Remove extra degrees of freedom by dequantizing the `q5_K_M`, `q4_K_M` and `q2_K` models together?

#18

pinned

by jukofyork - opened Feb 8

Discussion

jukofyork

Feb 8

•

edited Feb 8

Was this dequantized from just the q5_K_M model?

If so, then it should (in theory) be possible to improve the dequantization by using the q5_K_M, q4_K_M and q2_K models together. They likely each contain information about the original fp16 model they came from and should help remove extra degrees of freedom for the dequantization process...

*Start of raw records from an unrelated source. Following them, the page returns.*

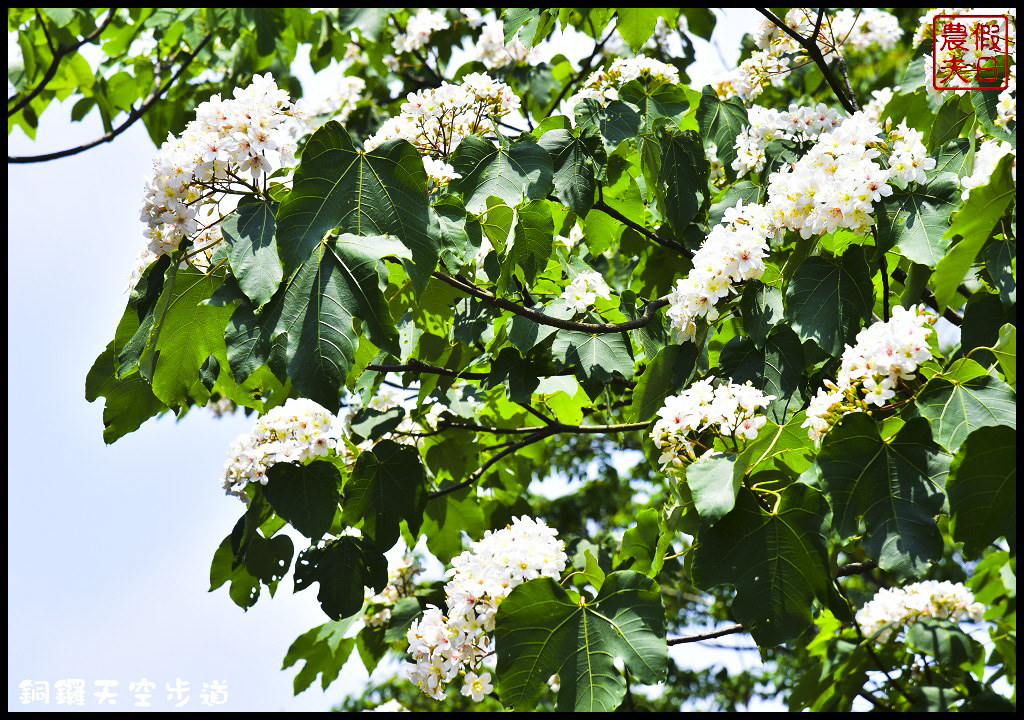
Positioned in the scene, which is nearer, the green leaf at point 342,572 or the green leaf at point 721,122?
the green leaf at point 342,572

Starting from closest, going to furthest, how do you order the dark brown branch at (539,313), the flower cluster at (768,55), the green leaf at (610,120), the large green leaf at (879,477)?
1. the large green leaf at (879,477)
2. the dark brown branch at (539,313)
3. the green leaf at (610,120)
4. the flower cluster at (768,55)

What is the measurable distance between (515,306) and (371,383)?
1131 millimetres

I don't really know the maths used for the quantization, but I guess the dequantization was something along the lines of using a Moore-Penrose pseudoinverse of some kind of "standard" GGUF quantization matrix of dimension (2^16 x 2^5)? If so then it should be possible to combine all 3 of the (2^16 x 2^5), (2^16 x 2^4) and (2^16 x 2^2) pseudoinverses and the optimal least-squares weighting factors could be found empirically be dequanitizing known fp16 models from their q5_K_M, q4_K_M and q2_K variants .

It would probably require writing some custom code, but if this model is a good as it seems to be then it would probably be worthwhile!?

152334H

Owner Feb 8

Yeah, I don't see why this wouldn't work either.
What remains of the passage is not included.